Collinge then tested vials of the human growth hormone that the eight patients received, which had been saved for decades in powdered form on a shelf at room temperature. There were several different methods for purifying the growth hormone. The samples in which he detected amyloid were prepared the same way was as those that seem to have transmitted Creutzfeldt, so Collinge thinks this method must have allowed more contaminants to remain.

In addition to Creutzfeldt–Jakob, the patients all developed a condition called cerebral Aβ−amyloid angiopathy, which is present in 90 percent of Alzheimer’s patients. The eight patients did not live long enough for scientists to determine whether they would have developed Alzheimer’s, Collinge said. He is now doing experiments to see whether the patients could have received another protein associated with Alzheimer’s, called tau, from the contaminated growth hormone samples. If they did, that would add to the evidence Alzheimer’s is potentially transmissible, he said.

Stephen Salloway, an Alzheimer’s researcher at Brown University who was not part of the work, says the new study and the idea of transmissibility is supported by growing evidence from animal models that the disease process can be triggered by injecting brain tissue from Alzheimer’s patients into animal brains. “These important findings provide additional clues and new models for testing,” he wrote via e-mail. “Increased understanding of the mechanisms underlying Alzheimer’s disease will lead to early interventions with effective treatments that modify the course of the disease.”

Other researchers have proposed viruses might be the initial trigger for Alzheimer’s or that misfolded proteins called prions, as seen in Creutzfeldt, could be the culprit.

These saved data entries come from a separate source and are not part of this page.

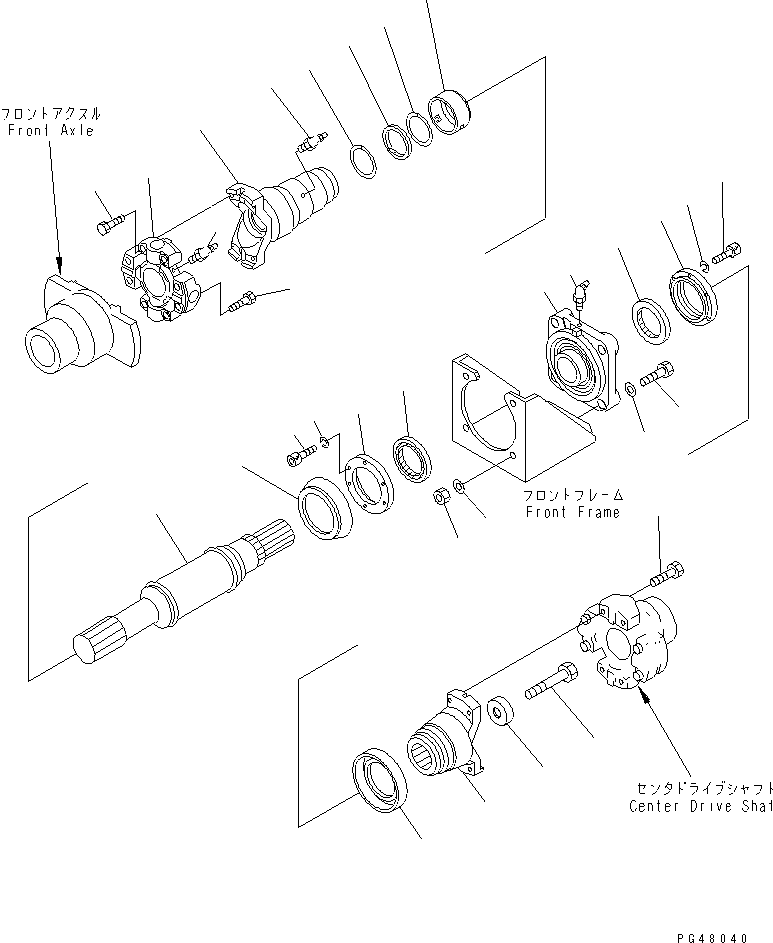 フロントアクスル
Front Axle

フロントフレーム
Front Frame

センタドライブシャフト
Center Drive Shaf

PG48040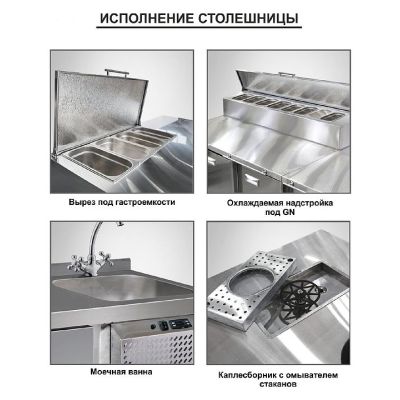 ИСПОЛНЕНИЕ СТОЛЕШНИЦЫ

Вырез под гастроемкости

Охлаждаемая надстройка под GN

Моечная ванна

Каплесборник с омывателем стаканов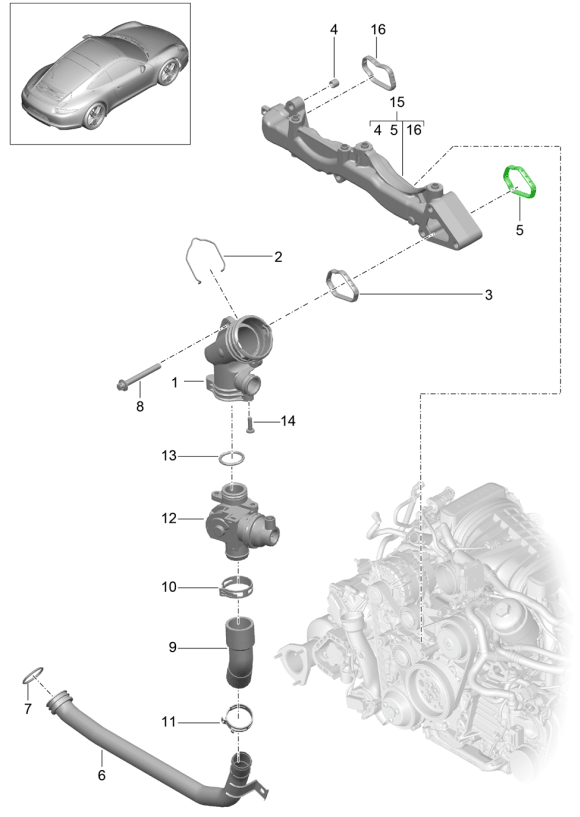 4
16
15
4 5 16
5
2
3
1
8
14
13
12
10
9
7
11
6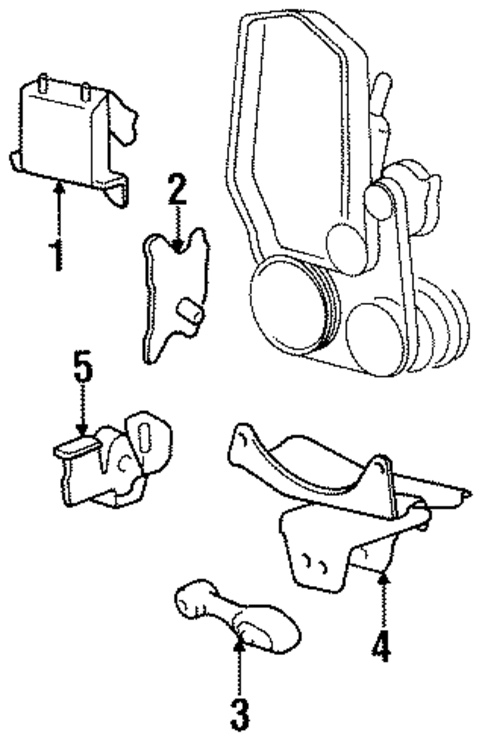 1
2
5
4
3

Paul Aisen, an Alzheimer’s researcher at the University of Southern California’s Alzheimer’s Therapeutic Research Institute, says he does not think people should worry about Alzheimer’s being transmissible. “I am not convinced it should be a concern,” he says. “I don’t think the evidence points to transmissibility of Alzheimer’s.”

But Aisen notes we still know so little about the disease that all types of research remain important. “I fully support investigating all these lines of study—viruses, prions, transmissibility—all these things are worthy areas of investigation until we understand the disease well enough to develop proven therapies.”